▸ **Task brief**: Edit these lines so that "white airliner" is replaced by "white passenger jet" and everything else stays the same. Leave out the pictures.

▸ **Data extract**:
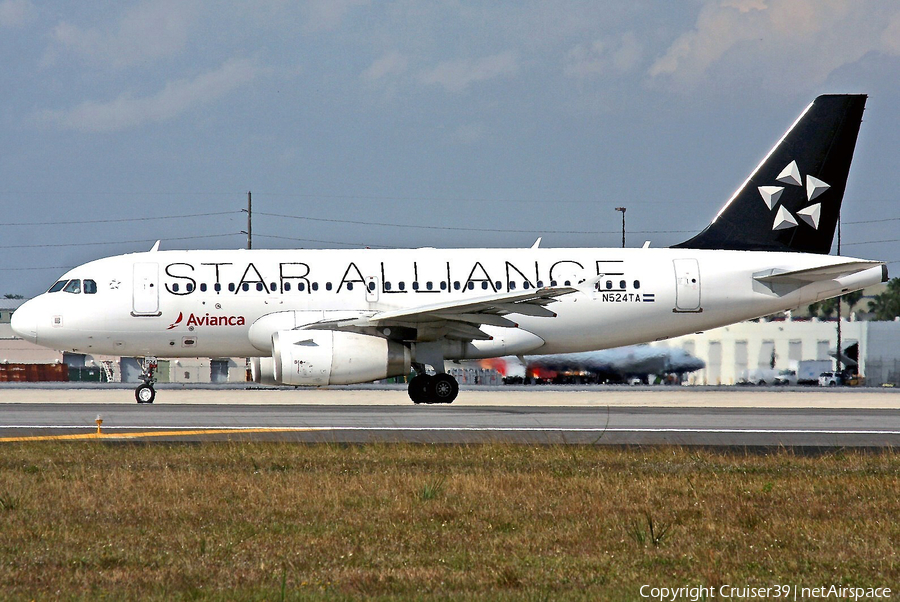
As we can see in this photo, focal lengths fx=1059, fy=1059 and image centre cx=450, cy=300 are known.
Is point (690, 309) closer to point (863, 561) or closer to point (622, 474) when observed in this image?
point (622, 474)

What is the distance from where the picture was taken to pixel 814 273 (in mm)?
27719

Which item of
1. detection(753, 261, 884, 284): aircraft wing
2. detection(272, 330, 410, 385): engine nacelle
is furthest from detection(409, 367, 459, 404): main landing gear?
detection(753, 261, 884, 284): aircraft wing

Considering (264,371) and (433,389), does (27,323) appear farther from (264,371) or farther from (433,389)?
(433,389)

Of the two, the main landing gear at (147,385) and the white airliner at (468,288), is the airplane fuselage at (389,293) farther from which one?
the main landing gear at (147,385)

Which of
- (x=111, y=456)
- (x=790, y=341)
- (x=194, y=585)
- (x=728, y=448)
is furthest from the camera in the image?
(x=790, y=341)

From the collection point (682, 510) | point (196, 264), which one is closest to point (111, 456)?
point (682, 510)

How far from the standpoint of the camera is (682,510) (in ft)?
33.9

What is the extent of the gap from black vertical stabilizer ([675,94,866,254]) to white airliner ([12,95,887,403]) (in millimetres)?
37

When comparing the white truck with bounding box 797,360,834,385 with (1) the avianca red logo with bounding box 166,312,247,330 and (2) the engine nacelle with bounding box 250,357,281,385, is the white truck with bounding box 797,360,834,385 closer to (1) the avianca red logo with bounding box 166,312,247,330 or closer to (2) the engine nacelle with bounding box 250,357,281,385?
(2) the engine nacelle with bounding box 250,357,281,385

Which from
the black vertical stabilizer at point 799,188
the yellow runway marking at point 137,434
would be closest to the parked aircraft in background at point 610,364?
the black vertical stabilizer at point 799,188

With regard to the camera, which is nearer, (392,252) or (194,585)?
(194,585)

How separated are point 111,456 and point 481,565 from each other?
8270mm

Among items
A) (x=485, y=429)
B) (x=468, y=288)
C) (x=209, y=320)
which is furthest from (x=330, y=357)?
(x=485, y=429)

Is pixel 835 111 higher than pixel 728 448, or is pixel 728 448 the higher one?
pixel 835 111
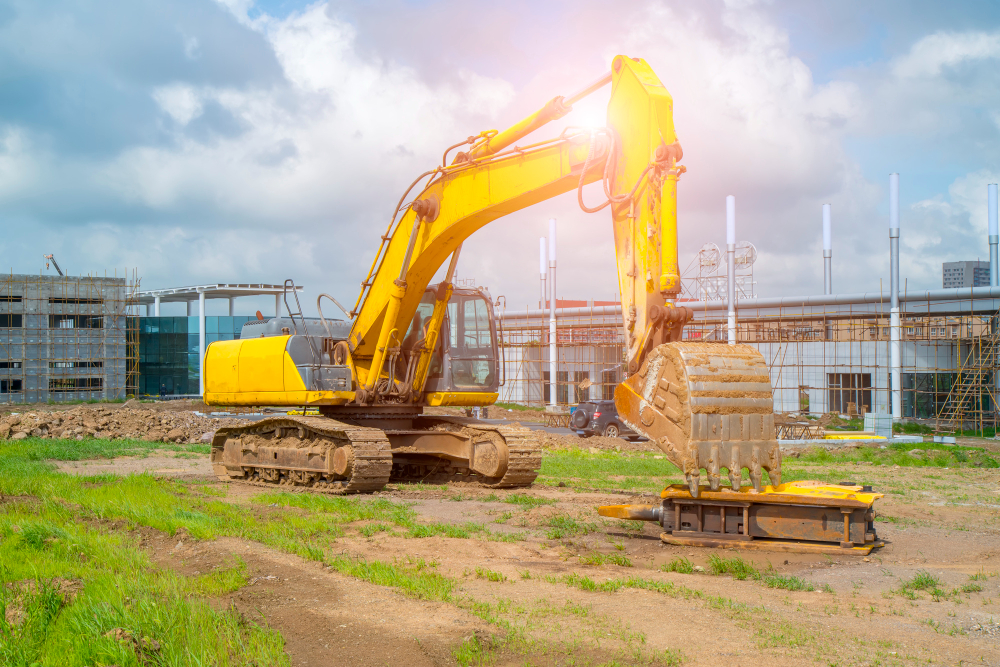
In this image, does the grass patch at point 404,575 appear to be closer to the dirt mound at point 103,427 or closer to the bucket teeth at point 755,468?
the bucket teeth at point 755,468

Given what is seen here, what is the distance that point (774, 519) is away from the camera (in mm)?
8344

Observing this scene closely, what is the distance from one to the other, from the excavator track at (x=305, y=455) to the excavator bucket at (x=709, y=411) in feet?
17.5

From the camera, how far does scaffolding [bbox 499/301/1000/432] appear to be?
1133 inches

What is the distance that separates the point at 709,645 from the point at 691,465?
2.49 metres

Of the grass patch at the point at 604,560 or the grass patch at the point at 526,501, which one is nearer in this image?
the grass patch at the point at 604,560

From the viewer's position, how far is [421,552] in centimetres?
813

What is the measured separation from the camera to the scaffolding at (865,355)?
28781 mm

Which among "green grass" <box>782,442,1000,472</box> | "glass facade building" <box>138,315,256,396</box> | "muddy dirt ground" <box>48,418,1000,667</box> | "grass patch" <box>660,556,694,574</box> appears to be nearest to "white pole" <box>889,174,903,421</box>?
"green grass" <box>782,442,1000,472</box>

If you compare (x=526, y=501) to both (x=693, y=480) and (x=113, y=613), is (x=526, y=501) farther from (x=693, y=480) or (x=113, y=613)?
(x=113, y=613)

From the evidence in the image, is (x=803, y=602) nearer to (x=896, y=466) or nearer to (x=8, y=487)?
(x=8, y=487)

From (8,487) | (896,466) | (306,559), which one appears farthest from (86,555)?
(896,466)

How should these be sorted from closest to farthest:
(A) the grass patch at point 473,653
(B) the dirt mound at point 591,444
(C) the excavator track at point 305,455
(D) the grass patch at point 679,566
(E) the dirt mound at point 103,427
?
1. (A) the grass patch at point 473,653
2. (D) the grass patch at point 679,566
3. (C) the excavator track at point 305,455
4. (E) the dirt mound at point 103,427
5. (B) the dirt mound at point 591,444

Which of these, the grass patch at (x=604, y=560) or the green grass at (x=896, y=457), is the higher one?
the grass patch at (x=604, y=560)

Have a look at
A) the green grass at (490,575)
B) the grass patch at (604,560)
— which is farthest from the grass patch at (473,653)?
the grass patch at (604,560)
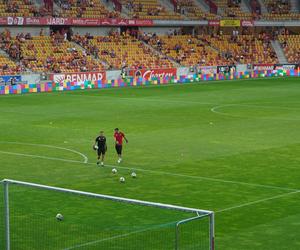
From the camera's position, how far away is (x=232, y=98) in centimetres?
6197

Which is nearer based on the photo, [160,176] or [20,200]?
[20,200]

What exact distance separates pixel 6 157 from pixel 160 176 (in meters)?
8.02

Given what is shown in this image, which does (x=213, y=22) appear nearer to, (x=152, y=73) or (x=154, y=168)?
(x=152, y=73)

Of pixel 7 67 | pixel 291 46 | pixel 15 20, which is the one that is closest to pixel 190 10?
pixel 291 46

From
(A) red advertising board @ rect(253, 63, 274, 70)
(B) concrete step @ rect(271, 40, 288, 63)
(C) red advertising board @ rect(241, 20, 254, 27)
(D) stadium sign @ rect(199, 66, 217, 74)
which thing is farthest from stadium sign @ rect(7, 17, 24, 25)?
(B) concrete step @ rect(271, 40, 288, 63)

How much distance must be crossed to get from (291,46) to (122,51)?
31.3m

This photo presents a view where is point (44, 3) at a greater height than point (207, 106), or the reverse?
point (44, 3)

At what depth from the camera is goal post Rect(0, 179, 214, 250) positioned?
18422 millimetres

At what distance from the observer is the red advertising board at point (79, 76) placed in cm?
6975

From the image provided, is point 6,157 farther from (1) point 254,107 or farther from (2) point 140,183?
(1) point 254,107

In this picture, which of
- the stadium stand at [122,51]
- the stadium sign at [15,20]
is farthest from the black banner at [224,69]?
the stadium sign at [15,20]

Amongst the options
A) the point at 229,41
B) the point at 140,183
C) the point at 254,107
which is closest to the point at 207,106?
the point at 254,107

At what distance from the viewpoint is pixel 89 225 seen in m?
21.0

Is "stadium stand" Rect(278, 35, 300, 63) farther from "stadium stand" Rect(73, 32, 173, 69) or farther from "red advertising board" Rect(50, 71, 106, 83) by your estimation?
"red advertising board" Rect(50, 71, 106, 83)
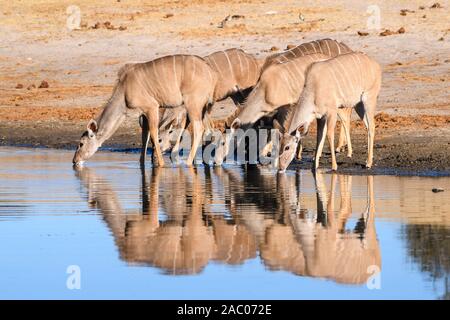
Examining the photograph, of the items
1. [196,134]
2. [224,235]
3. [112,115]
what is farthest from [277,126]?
[224,235]

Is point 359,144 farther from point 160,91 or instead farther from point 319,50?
point 160,91

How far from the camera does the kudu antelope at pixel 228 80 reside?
2130cm

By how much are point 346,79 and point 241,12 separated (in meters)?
22.1

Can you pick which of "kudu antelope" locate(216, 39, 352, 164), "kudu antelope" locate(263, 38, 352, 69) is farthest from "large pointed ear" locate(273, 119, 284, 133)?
"kudu antelope" locate(263, 38, 352, 69)

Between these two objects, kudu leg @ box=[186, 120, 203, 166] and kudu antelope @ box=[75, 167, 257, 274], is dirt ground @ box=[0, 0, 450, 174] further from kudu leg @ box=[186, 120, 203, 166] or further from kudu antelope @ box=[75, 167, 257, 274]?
kudu antelope @ box=[75, 167, 257, 274]

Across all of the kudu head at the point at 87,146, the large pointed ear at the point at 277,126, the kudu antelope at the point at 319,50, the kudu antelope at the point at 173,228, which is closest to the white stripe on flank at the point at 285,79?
the large pointed ear at the point at 277,126

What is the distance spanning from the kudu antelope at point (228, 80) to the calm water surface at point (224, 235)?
338 cm

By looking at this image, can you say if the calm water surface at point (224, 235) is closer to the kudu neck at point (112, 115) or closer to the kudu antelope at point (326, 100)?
the kudu antelope at point (326, 100)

▸ **The reply**:
As we can see in this photo, focal lengths fx=1059, fy=1059 and image centre cx=450, cy=300 are known.
Is point (690, 309) closer to point (863, 561) or closer to point (622, 474) when observed in this image?
point (622, 474)

What is the distance from where the picture was taken to pixel 814 273 (in mm)?
27719

Which item of
1. detection(753, 261, 884, 284): aircraft wing
2. detection(272, 330, 410, 385): engine nacelle
is furthest from detection(409, 367, 459, 404): main landing gear?
detection(753, 261, 884, 284): aircraft wing

Considering (264,371) and (433,389), does (27,323) appear farther from (264,371) or farther from (433,389)?
(433,389)

Of the two, the main landing gear at (147,385) and the white passenger jet at (468,288), is the airplane fuselage at (389,293) farther from which one?
the main landing gear at (147,385)

Which of
- (x=111, y=456)
- (x=790, y=341)
- (x=194, y=585)
- (x=728, y=448)
is furthest from the camera in the image?
(x=790, y=341)

From the collection point (682, 510) | point (196, 264), which one is closest to point (111, 456)?
point (682, 510)

How far from the standpoint of the camera is (682,510) (in ft)?
33.9

What is the extent of the gap from black vertical stabilizer ([675,94,866,254]) to white passenger jet ([12,95,887,403]) (in millimetres)?
37

When comparing the white truck with bounding box 797,360,834,385 with (1) the avianca red logo with bounding box 166,312,247,330 and (2) the engine nacelle with bounding box 250,357,281,385, is the white truck with bounding box 797,360,834,385 closer to (1) the avianca red logo with bounding box 166,312,247,330 or closer to (2) the engine nacelle with bounding box 250,357,281,385?
(2) the engine nacelle with bounding box 250,357,281,385

Which from
the black vertical stabilizer at point 799,188
the yellow runway marking at point 137,434
would be closest to the parked aircraft in background at point 610,364?
the black vertical stabilizer at point 799,188

With regard to the camera, which is nearer, (392,252) or (194,585)?
(194,585)

How separated are point 111,456 and point 481,565 from each other?
8270mm

Among items
A) (x=485, y=429)
B) (x=468, y=288)
C) (x=209, y=320)
which is furthest from (x=330, y=357)?
(x=485, y=429)

Is pixel 835 111 higher than pixel 728 448, or is pixel 728 448 the higher one?
pixel 835 111
In this image, does the grass patch at point 404,575 appear to be closer to the dirt mound at point 103,427 or closer to the bucket teeth at point 755,468?
the bucket teeth at point 755,468

Given what is seen here, what is the distance that point (774, 519) is away from the camera (in mm)?
8344

Observing this scene closely, what is the distance from one to the other, from the excavator track at (x=305, y=455) to the excavator bucket at (x=709, y=411) in feet?
17.5

From the camera, how far does scaffolding [bbox 499/301/1000/432] appear to be?
1133 inches

What is the distance that separates the point at 709,645 from the point at 691,465?
2.49 metres

Of the grass patch at the point at 604,560 or the grass patch at the point at 526,501, which one is nearer in this image?
the grass patch at the point at 604,560

From the viewer's position, how far is [421,552] in centimetres?
813

What is the measured separation from the camera to the scaffolding at (865,355)?
28781 mm

Which among "green grass" <box>782,442,1000,472</box> | "glass facade building" <box>138,315,256,396</box> | "muddy dirt ground" <box>48,418,1000,667</box> | "grass patch" <box>660,556,694,574</box> appears to be nearest to "white pole" <box>889,174,903,421</box>?
"green grass" <box>782,442,1000,472</box>

If you compare (x=526, y=501) to both (x=693, y=480) and (x=113, y=613), is (x=526, y=501) farther from (x=693, y=480) or (x=113, y=613)?
(x=113, y=613)

From the evidence in the image, is (x=803, y=602) nearer to (x=896, y=466) or nearer to (x=8, y=487)?
(x=8, y=487)

From (8,487) | (896,466) | (306,559), which one appears farthest from (86,555)?
(896,466)

How should these be sorted from closest to farthest:
(A) the grass patch at point 473,653
(B) the dirt mound at point 591,444
(C) the excavator track at point 305,455
(D) the grass patch at point 679,566
(E) the dirt mound at point 103,427
?
1. (A) the grass patch at point 473,653
2. (D) the grass patch at point 679,566
3. (C) the excavator track at point 305,455
4. (E) the dirt mound at point 103,427
5. (B) the dirt mound at point 591,444

Which of these, the grass patch at (x=604, y=560) or the green grass at (x=896, y=457), is the higher one?
the grass patch at (x=604, y=560)

Have a look at
A) the green grass at (490,575)
B) the grass patch at (604,560)
— which is farthest from the grass patch at (473,653)?
the grass patch at (604,560)
From the camera's position, how far away is (x=232, y=98) in centimetres?
6197

Which is nearer based on the photo, [160,176] or [20,200]?
[20,200]

What exact distance separates pixel 6 157 from pixel 160 176 (in meters)?
8.02

Given what is shown in this image, which does (x=213, y=22) appear nearer to, (x=152, y=73) or (x=154, y=168)?
(x=152, y=73)

Of pixel 7 67 | pixel 291 46 | pixel 15 20, which is the one that is closest to pixel 190 10?
pixel 291 46

From
(A) red advertising board @ rect(253, 63, 274, 70)
(B) concrete step @ rect(271, 40, 288, 63)
(C) red advertising board @ rect(241, 20, 254, 27)
(D) stadium sign @ rect(199, 66, 217, 74)
which thing is farthest from stadium sign @ rect(7, 17, 24, 25)?
(B) concrete step @ rect(271, 40, 288, 63)

How much distance must be crossed to get from (291,46) to (122,51)?
31.3m

This photo presents a view where is point (44, 3) at a greater height than point (207, 106), or the reverse?
point (44, 3)

At what depth from the camera is goal post Rect(0, 179, 214, 250) positioned?
18422 millimetres

At what distance from the observer is the red advertising board at point (79, 76) placed in cm?
6975

From the image provided, is point 6,157 farther from (1) point 254,107 or farther from (2) point 140,183?
(1) point 254,107

In this picture, which of
- the stadium stand at [122,51]
- the stadium sign at [15,20]
is farthest from the black banner at [224,69]?
the stadium sign at [15,20]

Amongst the options
A) the point at 229,41
B) the point at 140,183
C) the point at 254,107
which is closest to the point at 207,106?
the point at 254,107

At what distance from the viewpoint is pixel 89 225 seen in m?
21.0

Is "stadium stand" Rect(278, 35, 300, 63) farther from "stadium stand" Rect(73, 32, 173, 69) or farther from "red advertising board" Rect(50, 71, 106, 83) by your estimation?
"red advertising board" Rect(50, 71, 106, 83)
Examining the photograph, of the items
1. [196,134]
2. [224,235]
3. [112,115]
what is farthest from [277,126]?
[224,235]

Is point 359,144 farther from point 160,91 or instead farther from point 319,50?
point 160,91

How far from the camera does the kudu antelope at pixel 228 80 reside?
2130cm

By how much are point 346,79 and point 241,12 separated (in meters)?
22.1

Can you pick which of "kudu antelope" locate(216, 39, 352, 164), "kudu antelope" locate(263, 38, 352, 69) is farthest from "large pointed ear" locate(273, 119, 284, 133)?
"kudu antelope" locate(263, 38, 352, 69)

Between these two objects, kudu leg @ box=[186, 120, 203, 166] and kudu antelope @ box=[75, 167, 257, 274], is dirt ground @ box=[0, 0, 450, 174] further from kudu leg @ box=[186, 120, 203, 166] or further from kudu antelope @ box=[75, 167, 257, 274]?
kudu antelope @ box=[75, 167, 257, 274]

Across all of the kudu head at the point at 87,146, the large pointed ear at the point at 277,126, the kudu antelope at the point at 319,50, the kudu antelope at the point at 173,228, which is closest to the white stripe on flank at the point at 285,79?
the large pointed ear at the point at 277,126

What is the distance spanning from the kudu antelope at point (228, 80) to the calm water surface at point (224, 235)?
338 cm

By looking at this image, can you say if the calm water surface at point (224, 235) is closer to the kudu neck at point (112, 115) or closer to the kudu antelope at point (326, 100)?
the kudu antelope at point (326, 100)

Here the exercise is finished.